## WHAT YOU WILL DO
Look through the lines below and extract any with the word "California".

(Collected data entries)
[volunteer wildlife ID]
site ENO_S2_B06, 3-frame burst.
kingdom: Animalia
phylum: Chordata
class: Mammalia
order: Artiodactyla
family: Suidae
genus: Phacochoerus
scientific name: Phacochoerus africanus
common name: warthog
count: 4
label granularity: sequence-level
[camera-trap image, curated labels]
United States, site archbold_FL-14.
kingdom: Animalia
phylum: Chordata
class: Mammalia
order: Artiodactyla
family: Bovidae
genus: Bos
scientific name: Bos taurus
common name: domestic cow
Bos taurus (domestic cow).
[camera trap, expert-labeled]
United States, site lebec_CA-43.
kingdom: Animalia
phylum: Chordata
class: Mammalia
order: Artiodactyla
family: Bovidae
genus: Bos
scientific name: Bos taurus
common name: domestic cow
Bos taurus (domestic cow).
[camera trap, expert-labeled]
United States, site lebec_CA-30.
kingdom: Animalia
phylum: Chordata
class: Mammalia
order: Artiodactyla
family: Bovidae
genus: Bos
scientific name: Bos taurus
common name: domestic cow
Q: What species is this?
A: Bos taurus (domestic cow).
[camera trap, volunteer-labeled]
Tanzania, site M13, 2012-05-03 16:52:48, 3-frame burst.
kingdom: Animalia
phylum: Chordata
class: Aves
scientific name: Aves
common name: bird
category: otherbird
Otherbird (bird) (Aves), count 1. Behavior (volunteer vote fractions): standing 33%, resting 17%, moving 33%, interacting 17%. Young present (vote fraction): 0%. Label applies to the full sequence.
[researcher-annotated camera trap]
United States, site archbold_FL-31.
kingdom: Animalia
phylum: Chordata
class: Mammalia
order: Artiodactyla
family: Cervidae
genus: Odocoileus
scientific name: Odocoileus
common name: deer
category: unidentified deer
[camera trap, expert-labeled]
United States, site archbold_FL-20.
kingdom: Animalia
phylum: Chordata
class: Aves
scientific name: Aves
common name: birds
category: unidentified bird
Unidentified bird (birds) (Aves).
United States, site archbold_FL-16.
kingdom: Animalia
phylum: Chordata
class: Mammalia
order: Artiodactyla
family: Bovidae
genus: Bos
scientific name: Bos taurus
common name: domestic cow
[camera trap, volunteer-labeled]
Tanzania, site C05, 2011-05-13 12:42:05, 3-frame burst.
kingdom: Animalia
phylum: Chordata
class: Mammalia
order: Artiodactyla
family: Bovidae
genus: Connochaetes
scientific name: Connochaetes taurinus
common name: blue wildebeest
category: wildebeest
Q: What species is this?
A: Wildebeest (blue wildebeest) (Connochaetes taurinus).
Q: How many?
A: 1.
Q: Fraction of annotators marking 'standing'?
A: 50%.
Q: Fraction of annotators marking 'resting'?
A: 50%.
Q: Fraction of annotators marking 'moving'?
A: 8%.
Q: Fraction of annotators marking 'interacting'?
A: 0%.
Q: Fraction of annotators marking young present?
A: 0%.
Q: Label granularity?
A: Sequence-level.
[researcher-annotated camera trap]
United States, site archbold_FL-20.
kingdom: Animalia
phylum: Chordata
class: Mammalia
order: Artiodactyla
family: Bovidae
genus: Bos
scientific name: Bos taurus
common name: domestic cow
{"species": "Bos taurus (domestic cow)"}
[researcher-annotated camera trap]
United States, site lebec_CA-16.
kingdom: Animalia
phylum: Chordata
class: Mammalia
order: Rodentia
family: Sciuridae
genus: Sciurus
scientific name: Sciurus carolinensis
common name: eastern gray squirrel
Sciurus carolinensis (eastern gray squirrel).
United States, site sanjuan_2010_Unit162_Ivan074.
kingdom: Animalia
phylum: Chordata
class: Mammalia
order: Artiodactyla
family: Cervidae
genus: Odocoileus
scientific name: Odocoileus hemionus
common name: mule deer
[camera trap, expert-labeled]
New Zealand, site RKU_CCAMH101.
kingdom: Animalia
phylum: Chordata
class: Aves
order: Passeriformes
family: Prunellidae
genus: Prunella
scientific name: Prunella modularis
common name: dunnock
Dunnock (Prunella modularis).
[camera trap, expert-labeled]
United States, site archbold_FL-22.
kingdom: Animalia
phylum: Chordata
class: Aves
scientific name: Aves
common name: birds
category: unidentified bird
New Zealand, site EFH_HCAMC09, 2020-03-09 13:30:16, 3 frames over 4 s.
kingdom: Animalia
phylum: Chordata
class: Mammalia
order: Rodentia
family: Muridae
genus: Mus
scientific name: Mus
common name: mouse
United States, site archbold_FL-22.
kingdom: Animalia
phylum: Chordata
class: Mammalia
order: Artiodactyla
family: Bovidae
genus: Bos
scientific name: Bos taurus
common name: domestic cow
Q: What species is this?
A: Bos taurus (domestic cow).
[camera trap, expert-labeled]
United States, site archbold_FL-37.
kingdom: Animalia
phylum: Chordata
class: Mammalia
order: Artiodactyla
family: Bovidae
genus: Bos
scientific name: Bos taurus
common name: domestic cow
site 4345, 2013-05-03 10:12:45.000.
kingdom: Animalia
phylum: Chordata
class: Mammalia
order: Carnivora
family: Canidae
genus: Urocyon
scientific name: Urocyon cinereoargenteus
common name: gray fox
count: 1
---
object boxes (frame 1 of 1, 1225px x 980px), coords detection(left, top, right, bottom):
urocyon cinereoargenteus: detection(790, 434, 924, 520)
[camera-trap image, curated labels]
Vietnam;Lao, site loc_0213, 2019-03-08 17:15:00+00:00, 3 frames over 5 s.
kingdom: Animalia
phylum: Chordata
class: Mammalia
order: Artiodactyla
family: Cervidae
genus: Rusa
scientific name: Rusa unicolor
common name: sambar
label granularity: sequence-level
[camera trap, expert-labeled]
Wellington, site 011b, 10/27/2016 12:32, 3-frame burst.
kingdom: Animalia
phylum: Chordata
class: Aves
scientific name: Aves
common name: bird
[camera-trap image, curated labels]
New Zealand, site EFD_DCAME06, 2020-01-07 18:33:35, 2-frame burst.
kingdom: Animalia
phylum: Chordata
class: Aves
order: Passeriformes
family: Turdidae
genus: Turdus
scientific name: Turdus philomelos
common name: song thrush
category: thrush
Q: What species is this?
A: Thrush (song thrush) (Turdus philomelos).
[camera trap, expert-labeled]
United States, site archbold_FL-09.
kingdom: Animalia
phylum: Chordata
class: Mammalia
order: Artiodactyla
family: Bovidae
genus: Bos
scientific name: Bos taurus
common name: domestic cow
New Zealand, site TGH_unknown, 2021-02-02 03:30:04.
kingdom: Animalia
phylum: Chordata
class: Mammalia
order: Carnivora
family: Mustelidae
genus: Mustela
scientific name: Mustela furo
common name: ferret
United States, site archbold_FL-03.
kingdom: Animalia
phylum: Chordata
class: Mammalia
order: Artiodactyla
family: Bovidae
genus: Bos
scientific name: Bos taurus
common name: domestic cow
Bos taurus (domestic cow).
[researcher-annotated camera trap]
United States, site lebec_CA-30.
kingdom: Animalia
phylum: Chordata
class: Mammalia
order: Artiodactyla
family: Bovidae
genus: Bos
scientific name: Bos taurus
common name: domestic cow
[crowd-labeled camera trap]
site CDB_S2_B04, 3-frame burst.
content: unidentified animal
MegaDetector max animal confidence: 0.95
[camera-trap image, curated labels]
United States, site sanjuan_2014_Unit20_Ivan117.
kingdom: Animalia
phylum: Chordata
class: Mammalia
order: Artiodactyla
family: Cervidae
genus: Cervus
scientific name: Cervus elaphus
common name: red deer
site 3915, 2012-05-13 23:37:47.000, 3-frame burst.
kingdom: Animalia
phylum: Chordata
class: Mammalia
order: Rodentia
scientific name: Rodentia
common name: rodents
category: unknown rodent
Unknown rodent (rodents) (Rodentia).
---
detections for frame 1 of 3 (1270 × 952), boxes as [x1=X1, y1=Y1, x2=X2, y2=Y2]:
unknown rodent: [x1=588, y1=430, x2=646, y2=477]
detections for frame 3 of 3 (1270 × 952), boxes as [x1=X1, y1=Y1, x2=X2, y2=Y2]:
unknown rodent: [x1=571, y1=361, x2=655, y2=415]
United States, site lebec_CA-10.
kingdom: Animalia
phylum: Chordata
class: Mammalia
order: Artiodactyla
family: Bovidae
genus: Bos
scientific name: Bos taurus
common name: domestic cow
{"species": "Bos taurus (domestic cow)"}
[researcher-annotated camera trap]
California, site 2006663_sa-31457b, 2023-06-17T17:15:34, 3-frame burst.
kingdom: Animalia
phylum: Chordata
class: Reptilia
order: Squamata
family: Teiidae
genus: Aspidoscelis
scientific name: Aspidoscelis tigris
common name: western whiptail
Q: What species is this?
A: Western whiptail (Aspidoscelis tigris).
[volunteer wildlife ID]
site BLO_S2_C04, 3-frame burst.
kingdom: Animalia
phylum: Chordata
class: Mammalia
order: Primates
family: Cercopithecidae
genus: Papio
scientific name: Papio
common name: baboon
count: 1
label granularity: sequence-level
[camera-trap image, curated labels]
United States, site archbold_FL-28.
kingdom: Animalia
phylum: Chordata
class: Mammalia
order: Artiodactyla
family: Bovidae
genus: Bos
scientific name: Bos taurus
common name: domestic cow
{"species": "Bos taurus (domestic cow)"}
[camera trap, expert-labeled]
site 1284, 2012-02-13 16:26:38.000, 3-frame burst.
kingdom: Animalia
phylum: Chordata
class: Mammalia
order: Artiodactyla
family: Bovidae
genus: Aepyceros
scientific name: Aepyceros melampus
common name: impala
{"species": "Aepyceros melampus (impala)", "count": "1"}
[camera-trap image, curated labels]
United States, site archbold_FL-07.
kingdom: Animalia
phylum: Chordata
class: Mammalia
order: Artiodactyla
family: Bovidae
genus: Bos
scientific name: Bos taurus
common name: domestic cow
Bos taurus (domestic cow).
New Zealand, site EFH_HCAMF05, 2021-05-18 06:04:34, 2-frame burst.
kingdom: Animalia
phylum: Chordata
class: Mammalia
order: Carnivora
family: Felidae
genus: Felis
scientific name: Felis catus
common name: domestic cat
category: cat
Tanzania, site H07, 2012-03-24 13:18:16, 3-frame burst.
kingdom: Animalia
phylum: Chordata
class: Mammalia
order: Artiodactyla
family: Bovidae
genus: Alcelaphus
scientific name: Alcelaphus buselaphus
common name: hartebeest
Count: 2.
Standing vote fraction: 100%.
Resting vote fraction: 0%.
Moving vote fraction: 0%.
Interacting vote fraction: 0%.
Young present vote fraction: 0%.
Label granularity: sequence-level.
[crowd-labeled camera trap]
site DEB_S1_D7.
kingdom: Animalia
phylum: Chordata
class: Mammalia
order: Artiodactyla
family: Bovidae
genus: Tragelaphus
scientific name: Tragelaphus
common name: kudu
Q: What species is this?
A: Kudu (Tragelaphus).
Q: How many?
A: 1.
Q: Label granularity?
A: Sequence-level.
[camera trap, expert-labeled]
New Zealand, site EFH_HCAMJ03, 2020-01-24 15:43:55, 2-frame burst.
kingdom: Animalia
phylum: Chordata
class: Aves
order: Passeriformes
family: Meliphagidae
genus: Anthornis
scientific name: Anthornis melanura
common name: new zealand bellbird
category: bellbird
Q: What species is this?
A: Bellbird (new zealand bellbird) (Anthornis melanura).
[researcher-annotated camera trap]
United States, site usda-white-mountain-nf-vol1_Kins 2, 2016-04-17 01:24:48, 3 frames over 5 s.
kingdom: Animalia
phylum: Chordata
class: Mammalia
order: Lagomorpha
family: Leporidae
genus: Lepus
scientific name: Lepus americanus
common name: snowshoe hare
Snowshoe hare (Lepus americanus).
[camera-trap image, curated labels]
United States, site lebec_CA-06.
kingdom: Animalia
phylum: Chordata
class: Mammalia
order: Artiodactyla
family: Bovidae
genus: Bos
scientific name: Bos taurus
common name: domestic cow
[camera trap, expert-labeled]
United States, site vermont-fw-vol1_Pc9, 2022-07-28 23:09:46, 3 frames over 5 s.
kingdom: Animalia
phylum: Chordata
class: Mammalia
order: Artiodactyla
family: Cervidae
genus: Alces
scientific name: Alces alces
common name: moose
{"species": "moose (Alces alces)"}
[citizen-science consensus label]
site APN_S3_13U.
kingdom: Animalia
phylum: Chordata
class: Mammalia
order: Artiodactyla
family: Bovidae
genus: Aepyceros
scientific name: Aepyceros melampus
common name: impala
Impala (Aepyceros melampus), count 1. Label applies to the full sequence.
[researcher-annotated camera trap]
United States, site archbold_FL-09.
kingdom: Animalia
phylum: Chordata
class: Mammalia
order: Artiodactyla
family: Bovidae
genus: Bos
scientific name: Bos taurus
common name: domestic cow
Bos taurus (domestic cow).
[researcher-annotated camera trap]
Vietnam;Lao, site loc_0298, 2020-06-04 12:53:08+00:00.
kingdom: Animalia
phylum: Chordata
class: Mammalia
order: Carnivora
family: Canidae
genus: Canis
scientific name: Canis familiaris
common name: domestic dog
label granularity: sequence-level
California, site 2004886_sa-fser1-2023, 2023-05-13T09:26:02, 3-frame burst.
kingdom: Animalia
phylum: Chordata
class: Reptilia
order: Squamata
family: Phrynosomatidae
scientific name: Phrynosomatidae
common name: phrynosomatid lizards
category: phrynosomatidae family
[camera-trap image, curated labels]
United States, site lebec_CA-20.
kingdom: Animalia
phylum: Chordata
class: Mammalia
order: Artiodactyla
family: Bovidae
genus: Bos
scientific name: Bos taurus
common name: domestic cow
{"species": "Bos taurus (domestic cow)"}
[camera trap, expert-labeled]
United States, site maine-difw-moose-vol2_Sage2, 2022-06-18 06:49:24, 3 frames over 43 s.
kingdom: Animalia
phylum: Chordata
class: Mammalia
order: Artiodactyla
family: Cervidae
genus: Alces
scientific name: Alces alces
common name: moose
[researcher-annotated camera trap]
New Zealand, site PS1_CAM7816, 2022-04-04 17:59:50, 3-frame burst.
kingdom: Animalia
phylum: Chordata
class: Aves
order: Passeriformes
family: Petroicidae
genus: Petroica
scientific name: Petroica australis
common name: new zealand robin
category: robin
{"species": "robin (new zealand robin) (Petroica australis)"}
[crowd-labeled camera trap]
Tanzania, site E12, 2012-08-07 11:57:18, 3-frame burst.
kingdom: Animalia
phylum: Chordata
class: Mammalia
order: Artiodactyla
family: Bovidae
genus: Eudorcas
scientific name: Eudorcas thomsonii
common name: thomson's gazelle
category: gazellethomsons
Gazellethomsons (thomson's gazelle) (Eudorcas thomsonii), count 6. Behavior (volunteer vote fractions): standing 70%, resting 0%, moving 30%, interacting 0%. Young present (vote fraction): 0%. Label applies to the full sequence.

## OUTPUT OF THE TASK
California, site 2006663_sa-31457b, 2023-06-17T17:15:34, 3-frame burst.
California, site 2004886_sa-fser1-2023, 2023-05-13T09:26:02, 3-frame burst.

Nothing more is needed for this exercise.